Set problem – Produce an exact copy of the lines from the line containing "How far from point (650, 596)" through the last line of the entries below, and only those lines.

----- Data rows

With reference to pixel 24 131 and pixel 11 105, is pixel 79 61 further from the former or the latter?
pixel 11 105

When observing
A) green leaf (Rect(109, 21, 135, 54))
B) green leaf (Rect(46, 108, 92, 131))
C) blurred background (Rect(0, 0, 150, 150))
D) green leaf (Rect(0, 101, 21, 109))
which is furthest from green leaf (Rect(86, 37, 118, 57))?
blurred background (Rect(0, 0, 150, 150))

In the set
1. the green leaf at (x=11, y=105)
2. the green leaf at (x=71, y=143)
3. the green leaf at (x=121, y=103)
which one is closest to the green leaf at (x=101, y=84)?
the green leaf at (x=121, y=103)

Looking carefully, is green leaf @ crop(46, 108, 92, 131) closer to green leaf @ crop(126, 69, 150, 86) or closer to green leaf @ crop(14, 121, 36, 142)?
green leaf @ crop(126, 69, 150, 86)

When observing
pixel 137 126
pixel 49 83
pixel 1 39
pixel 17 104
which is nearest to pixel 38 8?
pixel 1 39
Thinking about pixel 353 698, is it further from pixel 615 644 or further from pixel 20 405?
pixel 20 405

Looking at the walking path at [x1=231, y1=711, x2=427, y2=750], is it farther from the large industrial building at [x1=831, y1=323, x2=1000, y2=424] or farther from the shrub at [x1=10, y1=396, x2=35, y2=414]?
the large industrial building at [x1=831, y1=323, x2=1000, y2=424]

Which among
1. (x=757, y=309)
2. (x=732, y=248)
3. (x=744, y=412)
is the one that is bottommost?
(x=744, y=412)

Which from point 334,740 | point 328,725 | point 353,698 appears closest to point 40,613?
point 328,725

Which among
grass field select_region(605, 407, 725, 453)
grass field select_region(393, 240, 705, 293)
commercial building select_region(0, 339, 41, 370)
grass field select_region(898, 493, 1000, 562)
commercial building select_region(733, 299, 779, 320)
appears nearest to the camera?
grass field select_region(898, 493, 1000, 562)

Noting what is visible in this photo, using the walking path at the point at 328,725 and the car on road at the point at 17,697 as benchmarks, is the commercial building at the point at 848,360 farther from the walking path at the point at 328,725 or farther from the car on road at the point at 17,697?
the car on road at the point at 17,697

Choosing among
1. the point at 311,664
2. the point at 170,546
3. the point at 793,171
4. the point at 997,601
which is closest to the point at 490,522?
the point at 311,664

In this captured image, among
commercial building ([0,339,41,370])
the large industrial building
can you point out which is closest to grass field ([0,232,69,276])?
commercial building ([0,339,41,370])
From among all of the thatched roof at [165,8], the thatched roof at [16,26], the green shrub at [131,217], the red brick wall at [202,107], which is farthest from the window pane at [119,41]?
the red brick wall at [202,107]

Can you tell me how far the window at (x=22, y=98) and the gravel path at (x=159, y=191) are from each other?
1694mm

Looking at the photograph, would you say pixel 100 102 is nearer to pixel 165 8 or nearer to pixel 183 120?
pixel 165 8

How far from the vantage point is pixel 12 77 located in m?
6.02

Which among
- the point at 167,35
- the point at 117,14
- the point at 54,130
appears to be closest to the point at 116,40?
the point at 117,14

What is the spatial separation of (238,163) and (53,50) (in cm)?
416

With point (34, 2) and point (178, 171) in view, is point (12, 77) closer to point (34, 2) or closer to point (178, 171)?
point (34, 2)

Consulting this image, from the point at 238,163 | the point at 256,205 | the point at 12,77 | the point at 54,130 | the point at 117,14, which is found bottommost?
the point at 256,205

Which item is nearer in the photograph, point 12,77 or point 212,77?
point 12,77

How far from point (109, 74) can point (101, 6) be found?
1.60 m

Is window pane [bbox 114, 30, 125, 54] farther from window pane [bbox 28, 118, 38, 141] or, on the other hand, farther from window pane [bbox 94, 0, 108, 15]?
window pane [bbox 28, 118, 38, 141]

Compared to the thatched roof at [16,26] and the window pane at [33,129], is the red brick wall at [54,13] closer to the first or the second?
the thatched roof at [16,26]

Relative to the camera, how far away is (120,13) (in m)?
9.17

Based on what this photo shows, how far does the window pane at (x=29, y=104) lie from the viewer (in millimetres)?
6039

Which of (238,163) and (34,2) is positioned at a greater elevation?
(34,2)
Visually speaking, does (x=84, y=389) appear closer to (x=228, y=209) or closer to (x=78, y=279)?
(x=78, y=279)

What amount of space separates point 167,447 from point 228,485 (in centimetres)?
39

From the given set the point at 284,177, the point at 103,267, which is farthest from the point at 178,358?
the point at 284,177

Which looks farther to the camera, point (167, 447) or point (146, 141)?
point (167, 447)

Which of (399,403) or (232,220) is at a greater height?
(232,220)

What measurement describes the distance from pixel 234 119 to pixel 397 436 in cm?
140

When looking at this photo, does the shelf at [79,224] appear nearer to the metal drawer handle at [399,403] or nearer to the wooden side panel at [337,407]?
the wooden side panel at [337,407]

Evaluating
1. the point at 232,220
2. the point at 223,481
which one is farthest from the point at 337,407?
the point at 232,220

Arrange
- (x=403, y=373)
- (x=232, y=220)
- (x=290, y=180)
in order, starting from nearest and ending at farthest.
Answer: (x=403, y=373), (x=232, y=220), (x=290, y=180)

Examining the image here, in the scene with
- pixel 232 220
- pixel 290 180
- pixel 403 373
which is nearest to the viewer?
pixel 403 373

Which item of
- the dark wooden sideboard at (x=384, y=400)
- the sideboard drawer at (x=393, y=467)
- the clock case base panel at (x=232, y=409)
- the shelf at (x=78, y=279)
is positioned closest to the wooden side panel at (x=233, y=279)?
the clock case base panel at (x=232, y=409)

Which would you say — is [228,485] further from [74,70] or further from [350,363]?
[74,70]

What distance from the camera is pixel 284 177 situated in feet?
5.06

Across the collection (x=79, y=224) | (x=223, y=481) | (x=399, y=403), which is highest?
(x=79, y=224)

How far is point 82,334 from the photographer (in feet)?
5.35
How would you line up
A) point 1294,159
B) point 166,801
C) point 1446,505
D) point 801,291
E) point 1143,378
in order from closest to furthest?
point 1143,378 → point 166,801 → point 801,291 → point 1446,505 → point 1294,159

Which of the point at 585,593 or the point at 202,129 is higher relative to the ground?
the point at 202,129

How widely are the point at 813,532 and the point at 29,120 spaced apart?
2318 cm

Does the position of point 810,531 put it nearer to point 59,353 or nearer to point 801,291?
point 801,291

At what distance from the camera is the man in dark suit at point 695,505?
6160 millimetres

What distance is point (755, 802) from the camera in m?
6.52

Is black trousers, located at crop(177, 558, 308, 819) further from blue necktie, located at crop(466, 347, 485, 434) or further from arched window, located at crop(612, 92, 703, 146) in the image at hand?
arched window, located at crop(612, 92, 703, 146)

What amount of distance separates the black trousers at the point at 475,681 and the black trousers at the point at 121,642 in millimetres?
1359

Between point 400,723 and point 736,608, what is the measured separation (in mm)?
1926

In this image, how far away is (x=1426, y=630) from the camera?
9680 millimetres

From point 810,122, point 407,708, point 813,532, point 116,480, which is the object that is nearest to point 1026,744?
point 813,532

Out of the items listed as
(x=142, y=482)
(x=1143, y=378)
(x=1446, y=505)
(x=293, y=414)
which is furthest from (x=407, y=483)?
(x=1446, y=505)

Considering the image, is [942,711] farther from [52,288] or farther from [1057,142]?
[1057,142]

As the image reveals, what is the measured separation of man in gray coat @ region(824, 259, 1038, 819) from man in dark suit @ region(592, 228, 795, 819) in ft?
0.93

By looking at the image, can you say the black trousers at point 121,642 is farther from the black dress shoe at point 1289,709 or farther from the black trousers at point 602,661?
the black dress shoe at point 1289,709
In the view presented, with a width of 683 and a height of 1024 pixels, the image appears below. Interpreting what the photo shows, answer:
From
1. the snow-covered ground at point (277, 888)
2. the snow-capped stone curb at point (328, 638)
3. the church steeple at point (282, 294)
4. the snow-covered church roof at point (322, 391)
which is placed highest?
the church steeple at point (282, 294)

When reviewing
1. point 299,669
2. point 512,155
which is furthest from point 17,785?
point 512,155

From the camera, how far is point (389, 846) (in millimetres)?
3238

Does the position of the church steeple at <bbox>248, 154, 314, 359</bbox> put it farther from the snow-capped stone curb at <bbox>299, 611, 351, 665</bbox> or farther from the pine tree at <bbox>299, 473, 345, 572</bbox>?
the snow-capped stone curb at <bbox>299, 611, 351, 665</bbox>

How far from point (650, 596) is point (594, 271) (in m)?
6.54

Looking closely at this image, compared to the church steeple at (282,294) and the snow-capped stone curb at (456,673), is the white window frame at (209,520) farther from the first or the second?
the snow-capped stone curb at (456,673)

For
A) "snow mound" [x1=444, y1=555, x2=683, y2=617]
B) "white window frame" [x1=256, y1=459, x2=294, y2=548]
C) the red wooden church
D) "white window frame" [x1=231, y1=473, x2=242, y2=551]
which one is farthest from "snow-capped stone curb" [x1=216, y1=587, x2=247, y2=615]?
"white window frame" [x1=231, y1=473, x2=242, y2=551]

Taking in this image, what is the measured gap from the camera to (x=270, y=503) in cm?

----------

Task answer –
How far from point (650, 596) is point (594, 271) (in m)?
6.54

Looking closely at this image, compared to the church steeple at (282,294) and the snow-capped stone curb at (456,673), is the white window frame at (209,520) farther from the first or the second?
the snow-capped stone curb at (456,673)

For
A) "snow mound" [x1=444, y1=555, x2=683, y2=617]
B) "white window frame" [x1=256, y1=459, x2=294, y2=548]
C) the red wooden church
D) "white window frame" [x1=231, y1=473, x2=242, y2=551]
which one is farthest from "snow-capped stone curb" [x1=216, y1=587, x2=247, y2=615]?
"white window frame" [x1=231, y1=473, x2=242, y2=551]

Taking in this image, what is the measured gap from the camera to (x=270, y=503) in cm?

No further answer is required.